Good luck to you! While I am glad to hear that I am not alone in this, I am sorry that you are experiencing the same issues.
Oh @dawns gave some fantastic feedback on a somewhat related thread, in case you find it useful
Thanks for sharing, @iynna! Glad you found it helpful.
Definitely not alone ! Im in the same boat
Good luck to you, I hope you find something great soon.
thank you
Hi Holly,I work for a company that specializes in helping executive level women (Director through C-Suite) find the next right role and make sure they are compensated properly for that role. The problem that many of the ladies I speak with on a daily basis come into is very similar to what you are describing. The reason for this problem is that 90% of executive level roles are never advertised online and of that 50% are only there because of legal reasons but the roles are actually already spoken for. This means that as you are putting in applications to posted positions, so are 2000 other candidates and you are all competing for 5% of the actual available roles out there. Tapping into the hidden job network is not always easy but that where these roles are located. When it comes to landing roles in these higher levels, I can't tell you how important branding and positioning are as well as networking. If any of this interests you or it is helpful I would love to chat with you and see if what we do can help you. Here is the website to the company I work for.
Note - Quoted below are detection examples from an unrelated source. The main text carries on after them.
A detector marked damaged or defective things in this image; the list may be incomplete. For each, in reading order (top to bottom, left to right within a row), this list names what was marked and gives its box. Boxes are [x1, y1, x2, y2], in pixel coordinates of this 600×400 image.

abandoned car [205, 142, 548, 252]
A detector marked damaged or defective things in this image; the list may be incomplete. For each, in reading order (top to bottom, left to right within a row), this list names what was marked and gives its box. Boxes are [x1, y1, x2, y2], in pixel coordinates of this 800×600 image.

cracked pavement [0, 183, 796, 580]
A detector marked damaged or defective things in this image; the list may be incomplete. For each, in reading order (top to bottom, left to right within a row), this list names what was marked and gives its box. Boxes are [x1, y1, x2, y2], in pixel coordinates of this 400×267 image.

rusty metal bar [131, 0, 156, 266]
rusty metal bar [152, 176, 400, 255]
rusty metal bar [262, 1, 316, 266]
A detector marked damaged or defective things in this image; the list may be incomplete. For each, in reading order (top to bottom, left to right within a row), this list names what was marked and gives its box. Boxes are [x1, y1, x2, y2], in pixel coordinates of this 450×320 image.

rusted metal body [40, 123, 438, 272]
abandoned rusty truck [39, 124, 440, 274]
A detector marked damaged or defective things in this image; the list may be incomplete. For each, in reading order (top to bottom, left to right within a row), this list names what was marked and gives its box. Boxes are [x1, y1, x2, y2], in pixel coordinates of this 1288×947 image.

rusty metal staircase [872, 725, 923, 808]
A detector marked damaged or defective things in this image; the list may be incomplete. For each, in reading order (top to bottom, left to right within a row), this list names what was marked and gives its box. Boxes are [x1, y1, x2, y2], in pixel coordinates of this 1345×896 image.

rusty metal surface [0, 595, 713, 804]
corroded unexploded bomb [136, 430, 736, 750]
Great point about the hidden job market, @madelineeggering. It becomes so much more important, the more senior the roles you are targetting. I also love your company's mission.
Hi @hollybetts, the struggle is real! I just had a quick look at your profile on LinkedIn and see that you have a wealth of valuable experience. One thing that I see, is that you have presented your experience as a list of tasks ("built", "managed", "executed" etc.). However, focusing on the outcomes from those tasks ("achieved", "delivered", "enabled", "resulted in...") creates a much more powerful message about the impact you have on a business/ team/ organization. Some smart word-smithing might help. Also think about who you want to be: creative or commercial? Trying to be all things to all people makes your profile less sharp, leaving the hiring manager confused about where you could fit into their org. Less is sometimes so much more. I hope this sparks your motivation, and wish you good luck!